Non è meno impegnativa la mossa di Etihad, controllata dallo sceicco di Abu Dhabi. L’ingresso della compagnia in Alitalia rompe equilibri controllati e scompagina i disegni di Lufthansa, che già pregustava di volare sulle rovine del l’Italia che vola. Insomma, al di là del business, l’asse tra l’Italia ed il Golfo nasce da premesse politiche ambiziose. Ma non velleitarie, perché i nostri partner sono di prim’ordine: Etihad è la compagnia aerea che cresce più rapidamente e vanta i migliori voti per il servizio; il Kia, dopo aver fatto incetta di banche (è partner di Citigroup, Merrill Lynch e della più importante banca cinese) si è orientato verso le infrastrutture reclutando i migliori esperti del settore ed alleandosi con il gigante BlackRock.
Per carità, non siamo i soli a corteggiare gli sceicchi. I tedeschi, che insorgono contro gli aiuti di Stato per Alitalia, hanno spalancato le porte agli sceicchi di Abu Dhabi, primo azionista in Daimler, e a quelli del Qatar, soci al 17% in Volkswagen. Il Kuwait vanta investimenti a Berlino e dintorni per 15 miliardi di euro, cinque volte tanto i 2,7 miliardi finora investiti dal Kia in Italia, prima dell’operazione annunciata ieri.

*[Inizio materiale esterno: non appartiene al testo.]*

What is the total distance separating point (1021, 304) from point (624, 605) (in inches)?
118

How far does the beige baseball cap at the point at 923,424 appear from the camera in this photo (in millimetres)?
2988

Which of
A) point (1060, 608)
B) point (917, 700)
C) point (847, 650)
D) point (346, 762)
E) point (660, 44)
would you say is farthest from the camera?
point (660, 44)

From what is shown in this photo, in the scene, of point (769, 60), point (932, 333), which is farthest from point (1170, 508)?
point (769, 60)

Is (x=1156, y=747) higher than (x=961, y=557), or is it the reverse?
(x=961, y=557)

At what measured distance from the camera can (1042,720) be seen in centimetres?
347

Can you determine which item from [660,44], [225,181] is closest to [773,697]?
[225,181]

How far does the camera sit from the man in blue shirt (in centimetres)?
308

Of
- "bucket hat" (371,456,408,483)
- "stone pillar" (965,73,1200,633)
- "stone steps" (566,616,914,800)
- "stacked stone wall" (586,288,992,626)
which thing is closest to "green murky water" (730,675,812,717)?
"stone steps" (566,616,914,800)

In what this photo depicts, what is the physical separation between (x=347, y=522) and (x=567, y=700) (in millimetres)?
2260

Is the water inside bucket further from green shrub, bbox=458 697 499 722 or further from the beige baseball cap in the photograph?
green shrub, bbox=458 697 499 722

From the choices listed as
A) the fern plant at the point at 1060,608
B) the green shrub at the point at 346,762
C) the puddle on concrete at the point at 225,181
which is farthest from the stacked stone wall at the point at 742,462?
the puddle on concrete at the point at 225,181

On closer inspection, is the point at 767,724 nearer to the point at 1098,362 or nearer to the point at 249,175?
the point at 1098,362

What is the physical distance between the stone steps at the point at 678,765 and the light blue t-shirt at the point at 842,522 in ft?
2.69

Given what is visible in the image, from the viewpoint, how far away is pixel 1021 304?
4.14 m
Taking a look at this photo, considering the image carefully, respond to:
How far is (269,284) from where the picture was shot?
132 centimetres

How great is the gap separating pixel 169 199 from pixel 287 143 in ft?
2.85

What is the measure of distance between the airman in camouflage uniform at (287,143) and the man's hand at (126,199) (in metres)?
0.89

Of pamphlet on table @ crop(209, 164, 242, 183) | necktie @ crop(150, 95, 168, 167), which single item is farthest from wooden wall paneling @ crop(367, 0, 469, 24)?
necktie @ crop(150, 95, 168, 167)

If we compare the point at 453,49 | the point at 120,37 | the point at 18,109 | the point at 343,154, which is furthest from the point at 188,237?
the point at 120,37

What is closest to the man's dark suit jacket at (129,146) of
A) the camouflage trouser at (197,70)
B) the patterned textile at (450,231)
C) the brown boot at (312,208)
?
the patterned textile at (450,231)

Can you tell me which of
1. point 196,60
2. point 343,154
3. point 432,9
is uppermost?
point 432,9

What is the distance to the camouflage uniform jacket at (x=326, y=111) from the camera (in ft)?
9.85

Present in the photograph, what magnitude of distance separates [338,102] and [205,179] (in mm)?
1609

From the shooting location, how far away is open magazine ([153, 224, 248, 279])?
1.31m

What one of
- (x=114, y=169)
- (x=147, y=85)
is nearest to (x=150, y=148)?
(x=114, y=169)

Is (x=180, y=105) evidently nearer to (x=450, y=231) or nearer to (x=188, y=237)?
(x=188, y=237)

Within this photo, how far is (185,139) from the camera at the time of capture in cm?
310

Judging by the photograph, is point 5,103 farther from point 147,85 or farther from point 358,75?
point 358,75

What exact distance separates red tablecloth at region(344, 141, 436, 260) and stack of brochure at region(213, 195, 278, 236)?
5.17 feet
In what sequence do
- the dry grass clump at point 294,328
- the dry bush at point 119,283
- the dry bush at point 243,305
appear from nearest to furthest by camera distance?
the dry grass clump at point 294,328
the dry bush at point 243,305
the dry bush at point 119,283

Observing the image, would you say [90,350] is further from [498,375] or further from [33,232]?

Al di là delle cifre, però, l’occasione è davvero ghiotta. Non è un mistero che la recessione italiana, senz’altro inasprita dalle decisioni Ue all’insegna dell’austerità, non è tanto una crisi dell’offerta da curare con un taglio delle spese e contemporaneo aumento delle tasse, bensì, come ha insegnato John Maynard Keynes, una crisi della domanda che richiede una sola terapia: la crescita degli investimenti. Ma per investire, e creare così le condizioni per la ripresa del tessuto manifatturiero, ci vogliono capitali. Ovvero quella materia prima che l’Europa modello tedesco ha finora rifiutato, sancendo in via ufficiale, al momento della formazione del nuovo governo Merkel, il no definitivo agli eurobond. In assenza del «bazooka europeo» e nel rispetto scolaresco delle direttive impartite dall’ineffabile Olli Rehn, non ci restano molte strade da battere. Insomma, delle due l’una: o assistiamo inerti allo sfacelo dell’economia di casa nostra o ci rivolgiamo a partner internazionali.
Che non sono tutti eguali: Deutsche Bank, che nel 2011 diede il via alla fuga dei capitali da Btp e Borsa italiana accelerando lo sfacelo dello spread va trattata con rispetto ma tanta cautela. Altri, vedi Electrolux, vanno recuperati garantendo loro condizioni operative (cuneo fiscale, efficienza burocratica, giustizia) degne di un grande Paese. E gli amici del Golfo? Guai a sprecare l’occasione. Per fortuna la Cdp sembra in grado sia di elaborare un vero piano strategico sia di intermediare, anche con veicoli societari ad hoc, l’ingresso di soci forti valorizzando un ruolo italiano in imprese da far crescere sia per dimensioni che per espansione internazionale. Perciò, una volta tanto, è lecito sperare: una, dieci, cento imprese in grado di far concorrenza alla Baviera come il Nord Est di fine ’900, prima dell’arrivo dell’euro. Grazie al socio del Golfo o ai tanti investitori di lungo periodo, americani, australiani, canadesi ma anche la «State Grid of China» (che produce, trasporta e distribuisce l’energia elettrica a 1 miliardo di cinesi), interessati a una quota in Cdp Reti.